**Given task**
Copy out every one of the following items word for word, leaving out the pictures.

(Collected data entries)
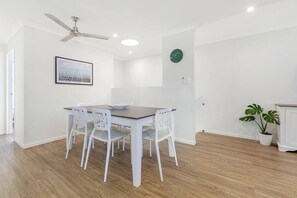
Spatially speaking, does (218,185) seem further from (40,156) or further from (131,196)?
(40,156)

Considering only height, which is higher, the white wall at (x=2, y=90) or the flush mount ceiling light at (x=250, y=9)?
the flush mount ceiling light at (x=250, y=9)

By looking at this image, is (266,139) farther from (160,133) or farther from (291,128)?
(160,133)

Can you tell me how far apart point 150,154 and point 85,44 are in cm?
322

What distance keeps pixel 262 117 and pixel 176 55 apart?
233 centimetres

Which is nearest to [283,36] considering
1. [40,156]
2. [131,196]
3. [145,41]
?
[145,41]

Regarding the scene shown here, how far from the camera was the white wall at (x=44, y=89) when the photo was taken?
285cm

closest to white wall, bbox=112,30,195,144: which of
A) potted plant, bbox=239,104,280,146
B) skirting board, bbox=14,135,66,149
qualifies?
potted plant, bbox=239,104,280,146

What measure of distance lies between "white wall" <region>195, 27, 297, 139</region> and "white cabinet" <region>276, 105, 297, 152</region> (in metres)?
0.58

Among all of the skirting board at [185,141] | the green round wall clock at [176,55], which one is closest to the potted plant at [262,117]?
the skirting board at [185,141]

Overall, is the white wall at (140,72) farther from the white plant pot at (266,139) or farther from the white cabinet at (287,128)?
the white cabinet at (287,128)

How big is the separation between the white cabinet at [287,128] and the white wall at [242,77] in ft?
1.89

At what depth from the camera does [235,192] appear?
1585 millimetres

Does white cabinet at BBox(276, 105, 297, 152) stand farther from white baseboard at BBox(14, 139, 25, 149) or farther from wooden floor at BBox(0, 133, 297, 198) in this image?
white baseboard at BBox(14, 139, 25, 149)

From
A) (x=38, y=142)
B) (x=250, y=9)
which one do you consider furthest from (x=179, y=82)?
(x=38, y=142)
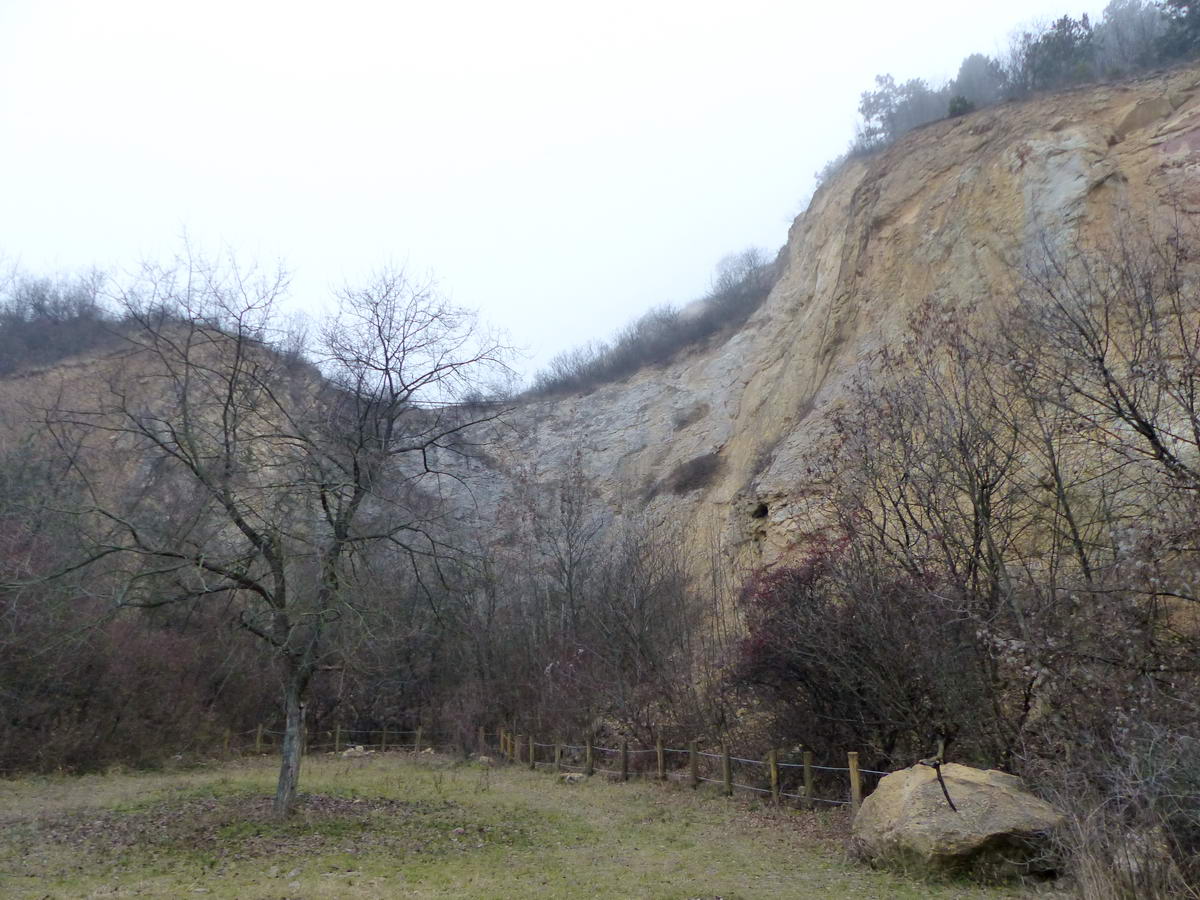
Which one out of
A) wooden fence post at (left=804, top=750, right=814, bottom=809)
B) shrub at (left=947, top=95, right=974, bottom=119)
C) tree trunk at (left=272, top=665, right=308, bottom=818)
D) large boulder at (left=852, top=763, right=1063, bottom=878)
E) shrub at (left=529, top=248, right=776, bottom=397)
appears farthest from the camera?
shrub at (left=529, top=248, right=776, bottom=397)

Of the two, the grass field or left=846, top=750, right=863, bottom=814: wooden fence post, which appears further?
left=846, top=750, right=863, bottom=814: wooden fence post

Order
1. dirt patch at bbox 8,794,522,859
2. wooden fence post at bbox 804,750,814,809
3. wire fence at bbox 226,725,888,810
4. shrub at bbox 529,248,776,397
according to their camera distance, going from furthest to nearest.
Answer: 1. shrub at bbox 529,248,776,397
2. wire fence at bbox 226,725,888,810
3. wooden fence post at bbox 804,750,814,809
4. dirt patch at bbox 8,794,522,859

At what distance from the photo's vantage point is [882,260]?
81.5 ft

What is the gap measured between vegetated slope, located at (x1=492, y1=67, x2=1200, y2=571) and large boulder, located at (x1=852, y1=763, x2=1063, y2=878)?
9.23 meters

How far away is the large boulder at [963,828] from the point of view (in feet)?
27.5

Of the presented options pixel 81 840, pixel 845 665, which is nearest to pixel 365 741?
pixel 81 840

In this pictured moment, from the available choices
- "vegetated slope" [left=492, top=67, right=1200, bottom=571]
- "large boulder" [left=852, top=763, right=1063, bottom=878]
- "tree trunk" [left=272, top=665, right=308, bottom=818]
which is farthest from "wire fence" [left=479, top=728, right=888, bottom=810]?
"tree trunk" [left=272, top=665, right=308, bottom=818]

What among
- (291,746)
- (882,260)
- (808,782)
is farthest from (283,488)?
(882,260)

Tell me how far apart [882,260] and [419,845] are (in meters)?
20.6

**Solved problem**
Spatially speaking, does (218,185) seem further from (40,156) or further from (131,196)?
(40,156)

Considering only height, which is higher, the white wall at (x=2, y=90) or the flush mount ceiling light at (x=250, y=9)?
the flush mount ceiling light at (x=250, y=9)

By looking at this image, is (266,139) farther from (160,133) or farther from (291,128)?
(160,133)

Can you tell me how far apart point 150,154 and point 85,44 are in cm?
322

What distance keeps pixel 262 117 and pixel 176 55 apart?
233 centimetres

Which is nearest to [283,36] considering
1. [40,156]
2. [131,196]
3. [145,41]
?
[145,41]

Regarding the scene shown here, how far from the camera was the white wall at (x=44, y=89) when the photo was taken?
285cm

closest to white wall, bbox=112,30,195,144: which of
A) potted plant, bbox=239,104,280,146
B) skirting board, bbox=14,135,66,149
qualifies?
potted plant, bbox=239,104,280,146

What measure of distance lies between "white wall" <region>195, 27, 297, 139</region> and "white cabinet" <region>276, 105, 297, 152</region> (in metres)?
0.58

Among all of the skirting board at [185,141] | the green round wall clock at [176,55], which one is closest to the potted plant at [262,117]?
the skirting board at [185,141]

Overall, is the white wall at (140,72) farther from the white plant pot at (266,139) or farther from the white cabinet at (287,128)?
the white cabinet at (287,128)

How big is the separation between the white cabinet at [287,128] and the white wall at [242,77] in ft?
1.89

At what depth from the camera does [235,192] appear?
1585 millimetres

Does white cabinet at BBox(276, 105, 297, 152) stand farther from white baseboard at BBox(14, 139, 25, 149) or farther from wooden floor at BBox(0, 133, 297, 198) in this image?
white baseboard at BBox(14, 139, 25, 149)

From
A) (x=38, y=142)
B) (x=250, y=9)
which one do you consider furthest from (x=179, y=82)?
(x=38, y=142)
Which one out of
A) wooden fence post at (left=804, top=750, right=814, bottom=809)
B) shrub at (left=947, top=95, right=974, bottom=119)
C) tree trunk at (left=272, top=665, right=308, bottom=818)
D) large boulder at (left=852, top=763, right=1063, bottom=878)
E) shrub at (left=529, top=248, right=776, bottom=397)
appears farthest from the camera?
shrub at (left=529, top=248, right=776, bottom=397)

Of the two, the grass field or left=846, top=750, right=863, bottom=814: wooden fence post, which appears further?
left=846, top=750, right=863, bottom=814: wooden fence post

Order
1. dirt patch at bbox 8,794,522,859
2. wooden fence post at bbox 804,750,814,809
3. wire fence at bbox 226,725,888,810
4. shrub at bbox 529,248,776,397
according to their camera distance, going from furthest to nearest.
Answer: 1. shrub at bbox 529,248,776,397
2. wire fence at bbox 226,725,888,810
3. wooden fence post at bbox 804,750,814,809
4. dirt patch at bbox 8,794,522,859

At what distance from the photo's vantage point is [882,260]?
81.5 ft

What is the gap measured between vegetated slope, located at (x1=492, y1=67, x2=1200, y2=571) and large boulder, located at (x1=852, y1=763, x2=1063, y2=878)?
9.23 meters

How far away is the large boulder at [963,828] from the point of view (in feet)?
27.5

Of the presented options pixel 81 840, pixel 845 665, which is nearest to pixel 365 741?
pixel 81 840

In this pictured moment, from the available choices
- "vegetated slope" [left=492, top=67, right=1200, bottom=571]
- "large boulder" [left=852, top=763, right=1063, bottom=878]
- "tree trunk" [left=272, top=665, right=308, bottom=818]
which is farthest from "wire fence" [left=479, top=728, right=888, bottom=810]?
"tree trunk" [left=272, top=665, right=308, bottom=818]

What among
- (291,746)
- (882,260)
- (808,782)
is farthest from (283,488)?
(882,260)

Tell me how far apart [882,260] and [419,845] are (in meters)?
20.6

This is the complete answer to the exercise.